Interview mit Schriftsteller Zafer Senokac: "Özdemir ist kein Symbol für Umbruch"

An Cem Özdemirs Karriereschritt überrasche ihn vor allem, dass so viel darüber geredet werde, sagt der deutsch-türkische Schriftsteller Zafer Senocak.

Wenn allles nach Wunsch geht: Cem Özdemir (l) mit seinem Vorgänger Reinhard Bütikofer (r). Bild: dpa

taz: Herr Senocak, mit Cem Özdemir schafft es erstmals ein Politiker aus einer Einwandererfamilie an die Spitze einer deutschen Partei. Überrascht?

Zafer Senocak: Ich begrüße natürlich, dass ein junger, talentierter Politiker es ganz nach oben schafft. Deutschland braucht Leute auf der politischen Bühne, die etwas leisten. Seinen biographischen Hintergrund finde ich allerdings nur in zweiter Linie interessant.

Das klingt jetzt aber sehr nüchtern.

[Aufgabenliste]:
• a. Überarbeite einen Teil des Interviews: Schreib es ab den Worten „Interview mit Schriftsteller“ bis einschließlich „deutschen Partei. Überrascht?“ noch einmal und setz dabei „Aufstieg“ an die Stelle von „Karriereschritt“.
• b. Führe das Interview mit Zafer Senocak weiter, wo es aufhört.

[Auszug der Einträge]:
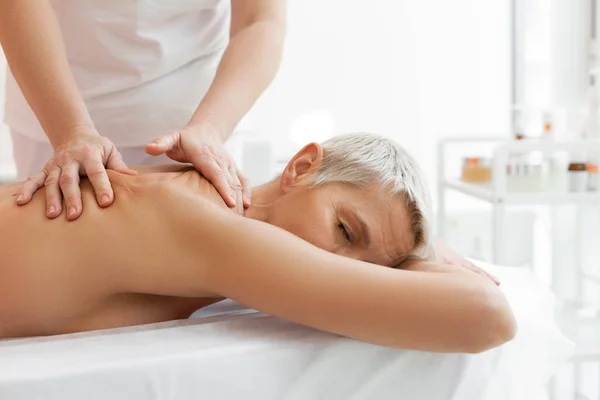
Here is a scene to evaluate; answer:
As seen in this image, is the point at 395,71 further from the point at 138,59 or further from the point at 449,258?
the point at 449,258

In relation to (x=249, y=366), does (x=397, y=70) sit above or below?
above

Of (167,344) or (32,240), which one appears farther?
(32,240)

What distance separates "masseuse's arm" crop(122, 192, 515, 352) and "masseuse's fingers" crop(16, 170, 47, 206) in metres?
0.24

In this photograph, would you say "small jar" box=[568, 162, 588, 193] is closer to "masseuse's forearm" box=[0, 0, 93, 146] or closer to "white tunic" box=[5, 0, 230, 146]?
"white tunic" box=[5, 0, 230, 146]

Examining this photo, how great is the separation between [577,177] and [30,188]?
6.46 ft

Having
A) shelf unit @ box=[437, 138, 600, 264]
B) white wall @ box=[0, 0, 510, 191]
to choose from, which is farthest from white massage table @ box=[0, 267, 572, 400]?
white wall @ box=[0, 0, 510, 191]

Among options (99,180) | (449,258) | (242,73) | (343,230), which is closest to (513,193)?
(449,258)

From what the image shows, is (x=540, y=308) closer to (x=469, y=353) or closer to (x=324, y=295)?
(x=469, y=353)

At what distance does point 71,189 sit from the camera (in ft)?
3.52

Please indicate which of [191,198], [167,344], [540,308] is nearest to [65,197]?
[191,198]

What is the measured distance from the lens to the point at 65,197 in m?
1.07

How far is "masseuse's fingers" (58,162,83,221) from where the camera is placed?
3.45 feet

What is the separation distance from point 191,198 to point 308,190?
0.65 feet

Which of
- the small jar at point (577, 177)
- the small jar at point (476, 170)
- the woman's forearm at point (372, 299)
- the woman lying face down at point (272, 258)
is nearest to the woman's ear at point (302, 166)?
the woman lying face down at point (272, 258)
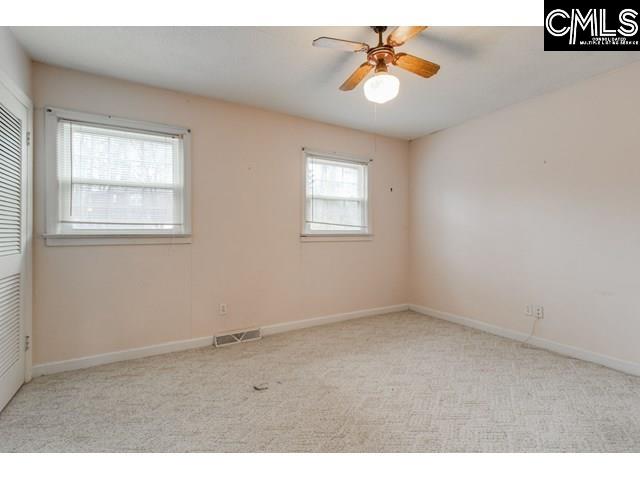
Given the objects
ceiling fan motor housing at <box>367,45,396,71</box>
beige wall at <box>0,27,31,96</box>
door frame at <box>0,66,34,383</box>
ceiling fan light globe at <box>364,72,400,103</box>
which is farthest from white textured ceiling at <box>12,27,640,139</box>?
door frame at <box>0,66,34,383</box>

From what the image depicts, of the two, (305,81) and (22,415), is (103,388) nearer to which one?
(22,415)

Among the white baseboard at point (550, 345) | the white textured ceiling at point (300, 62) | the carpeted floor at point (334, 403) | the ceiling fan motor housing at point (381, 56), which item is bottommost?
the carpeted floor at point (334, 403)

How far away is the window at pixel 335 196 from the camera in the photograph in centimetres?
389

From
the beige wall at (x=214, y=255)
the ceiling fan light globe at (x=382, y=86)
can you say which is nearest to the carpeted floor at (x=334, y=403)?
the beige wall at (x=214, y=255)

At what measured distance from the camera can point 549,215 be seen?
122 inches

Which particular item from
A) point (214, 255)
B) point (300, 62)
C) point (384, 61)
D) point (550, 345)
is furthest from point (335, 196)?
point (550, 345)

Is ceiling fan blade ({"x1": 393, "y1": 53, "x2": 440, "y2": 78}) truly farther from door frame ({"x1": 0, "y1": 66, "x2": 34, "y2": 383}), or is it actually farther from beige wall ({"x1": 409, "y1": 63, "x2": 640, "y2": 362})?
door frame ({"x1": 0, "y1": 66, "x2": 34, "y2": 383})

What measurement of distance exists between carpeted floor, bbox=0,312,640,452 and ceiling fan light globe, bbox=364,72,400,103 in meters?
2.01

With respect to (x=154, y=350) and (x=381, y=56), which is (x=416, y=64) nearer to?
(x=381, y=56)

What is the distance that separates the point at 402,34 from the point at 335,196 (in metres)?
2.31

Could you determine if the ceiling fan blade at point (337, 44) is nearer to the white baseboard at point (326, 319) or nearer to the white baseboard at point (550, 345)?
the white baseboard at point (326, 319)

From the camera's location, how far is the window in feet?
12.8

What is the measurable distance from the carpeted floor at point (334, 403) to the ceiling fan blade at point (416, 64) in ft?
7.25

[Gelöste Aufgaben]:
• a.
Interview mit Schriftsteller Zafer Senokac: "Özdemir ist kein Symbol für Umbruch"

An Cem Özdemirs Aufstieg überrasche ihn vor allem, dass so viel darüber geredet werde, sagt der deutsch-türkische Schriftsteller Zafer Senocak.

Wenn allles nach Wunsch geht: Cem Özdemir (l) mit seinem Vorgänger Reinhard Bütikofer (r). Bild: dpa

taz: Herr Senocak, mit Cem Özdemir schafft es erstmals ein Politiker aus einer Einwandererfamilie an die Spitze einer deutschen Partei. Überrascht?

• b.
Diese Personalie ist doch nur der Ausdruck einer ganz normalen Entwicklung, sie taugt nicht als Symbol eines Umbruchs. Es gibt viele Politiker mit unterschiedlicher Herkunft, zum Beispiel den SPD-Innenpolitiker Sebastian Edathy oder das CDU-Vorstandsmitglied Emine Demirbüken. Insofern überrascht mich an dem Karriereschritt Özdemirs vor allem eines: Wie viel darüber geredet wird.

Wie werten Sie diese Diskussion?

Sie ist ein Zeichen dafür, dass es in Deutschland noch lange dauert, bis Integrationsfragen nicht mehr künstlich mit Brisanz aufgeladen werden.

Liegt das Interesse an Özdemir auch daran, dass Migranten in Debatten vor allem als Problem auftauchen?

Ja, in Deutschland herrscht offenbar nach wie vor die Meinung vor, Migranten hätten keine Chance. Aber das ist falsch. Es gibt sehr viele erfolgreiche Menschen aus Einwandererfamilien in Politik, Wirtschaft und Kultur. Dabei fällt mir auf, dass gerade diejenigen, die für Integration eintreten, gerne alles schlecht reden.

Zum Beispiel wer?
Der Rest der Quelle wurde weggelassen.